Making an index for a search by PHP
Question
How can you search only unique words with PHP such that I can learn the basics in making the search?
I have had a few problems in making a multidimensional array for questions.
My first unsuccessful attempt is the following.
#1
$result = pg_query_params ( $dbconn,
"SELECT question_id, body
FROM questions",
array ()
);
while ( $row = pg_fetch_array ( $result ) ) {
$question_body [ $row['question_id'] ] ['body'] = $row['body'];
$question_index = explode ( " ", $question_body[ $row['question_id'] ] ['body'] );
$question_index = array_unique ( $question_index );
}
var_dump( $question_index );
The problem with this code is that it combines the words in each question.
It seems that I cannot use explode
, since it seems to make only a single dimensional array.

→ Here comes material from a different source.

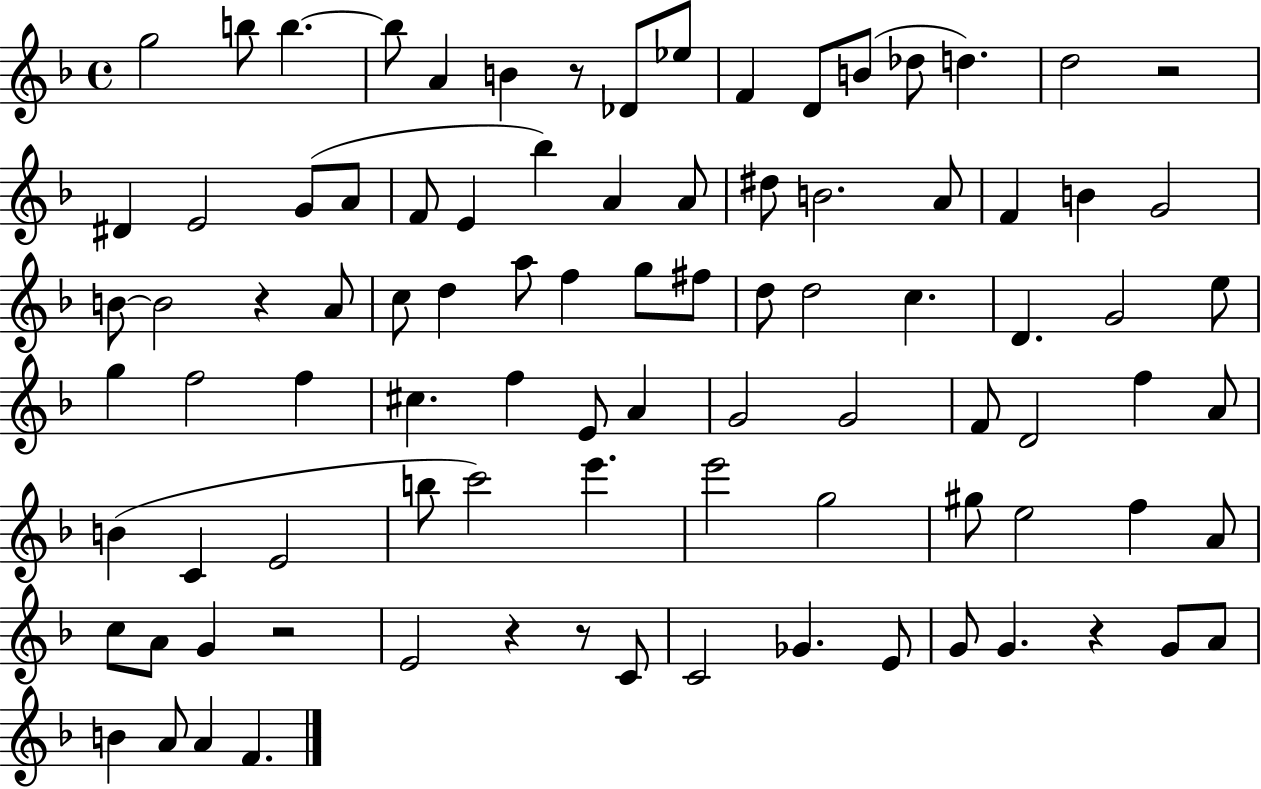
G5/h B5/e B5/q. B5/e A4/q B4/q R/e Db4/e Eb5/e F4/q D4/e B4/e Db5/e D5/q. D5/h R/h D#4/q E4/h G4/e A4/e F4/e E4/q Bb5/q A4/q A4/e D#5/e B4/h. A4/e F4/q B4/q G4/h B4/e B4/h R/q A4/e C5/e D5/q A5/e F5/q G5/e F#5/e D5/e D5/h C5/q. D4/q. G4/h E5/e G5/q F5/h F5/q C#5/q. F5/q E4/e A4/q G4/h G4/h F4/e D4/h F5/q A4/e B4/q C4/q E4/h B5/e C6/h E6/q. E6/h G5/h G#5/e E5/h F5/q A4/e C5/e A4/e G4/q R/h E4/h R/q R/e C4/e C4/h Gb4/q. E4/e G4/e G4/q. R/q G4/e A4/e B4/q A4/e A4/q F4/q.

I also run the following code trying to get question_id unsuccessfully.
#2
while ( $row = pg_fetch_array ( $result ) ) {
$question_body [ $row['question_id'] ] ['body'] = $row['body'];
$question_index[ $row['question_id'] ] = explode ( " ", $question_body[ $row['question_id'] ] ['body'] );
$question_index[ $row['question_id'] ]= array_unique ( $question_index );
}
var_dump( $question_index );
Solution
Do yourself a favor and take a look at Zend_Search_Lucene.
OTHER TIPS
Note that str_replace
can accept an array of values as the needle. For example,
$body = str_replace(array(',', '.'), '', $body);
replaces any instance of an element in the array with an empty string.
Alternatively, I'd suggest looking at some pre-built search and indexing libraries. It's a very hard area to get right from scratch and you're much more likely to get reliable results using an already-polished indexing and searching algorithm.
It would be a good idea to first extract all the textual (non-markup) content from the pages by using a DOM parser. See this:
I finally decided to use Postgres commands such as LIKE
for search.
It has been much easier for me to make the data manipulation at DB than at PHP.